By Mohammed Majed
GAZA CITY, Palestine (AA) – At least 3,814 humanitarian aid trucks have entered the Gaza Strip since the beginning of April, far less than what the US administration claims, the Gaza media office said on Saturday.
“The number of trucks that entered Gaza since the beginning of April until now is 3,814 trucks, an average of 200 trucks per day,” Salama Marouf, the office’s head, said in a statement.
Marouf said “the majority” of the trucks carry “non-essential aid,” and that they are “half of what the US administration talks about.”
“US Secretary of State (Antony Blinken) and (Samantha Power) the Director of the US Agency for International Development claimed that the number of trucks entering Gaza reached 400 trucks per day, and this is not true,” he added.
He added: “President Joe Biden also claimed that Gaza received 3,000 trucks within two weeks, and this is also not true.”
“The genocidal war waged by the occupation is still ongoing in Gaza against civilians, children, and women, and the US administration is still engaged in this war by supplying the occupation with missiles and lethal bombs,” he said.
Marouf accused the US and Israel for “continuing the policy of starvation and subjecting civilians to pressure by preventing the entry of aid in a smooth manner as guaranteed by international law and humanitarian law.”
He called on international and human rights groups to “pressure the US administration, the occupation, and all relevant parties to open the Rafah border crossing and open all crossings in Gaza, and to allow the entry of a thousand trucks of aid daily, in order to save the catastrophic humanitarian situation in Gaza.”

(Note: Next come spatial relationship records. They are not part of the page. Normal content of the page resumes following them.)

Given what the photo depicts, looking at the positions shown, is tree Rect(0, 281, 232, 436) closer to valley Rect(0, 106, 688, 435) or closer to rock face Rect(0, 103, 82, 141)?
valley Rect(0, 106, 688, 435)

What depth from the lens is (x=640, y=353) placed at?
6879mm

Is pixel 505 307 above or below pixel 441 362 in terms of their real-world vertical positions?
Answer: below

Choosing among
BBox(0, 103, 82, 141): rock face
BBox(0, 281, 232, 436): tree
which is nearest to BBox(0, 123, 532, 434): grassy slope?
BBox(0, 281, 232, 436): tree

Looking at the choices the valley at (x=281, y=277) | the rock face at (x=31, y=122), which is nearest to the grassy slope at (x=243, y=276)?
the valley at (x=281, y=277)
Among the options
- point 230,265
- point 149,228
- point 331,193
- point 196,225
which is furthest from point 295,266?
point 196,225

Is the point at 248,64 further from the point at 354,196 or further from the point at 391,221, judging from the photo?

Flouting the International Court of Justice’s provisional ruling, Israel continues its onslaught on the Gaza Strip where over 34,000 Palestinians have been killed, mostly women and children, and nearly 77,000 injured since Oct. 7, according to Palestinian health authorities.
The Israeli war has pushed 85% of Gaza’s population into internal displacement amid acute shortages of food, clean water, and medicine, while 60% of the enclave's infrastructure has been damaged or destroyed, according to the UN.
Hostilities have continued unabated, however, and aid deliveries remain woefully insufficient to address the humanitarian catastrophe.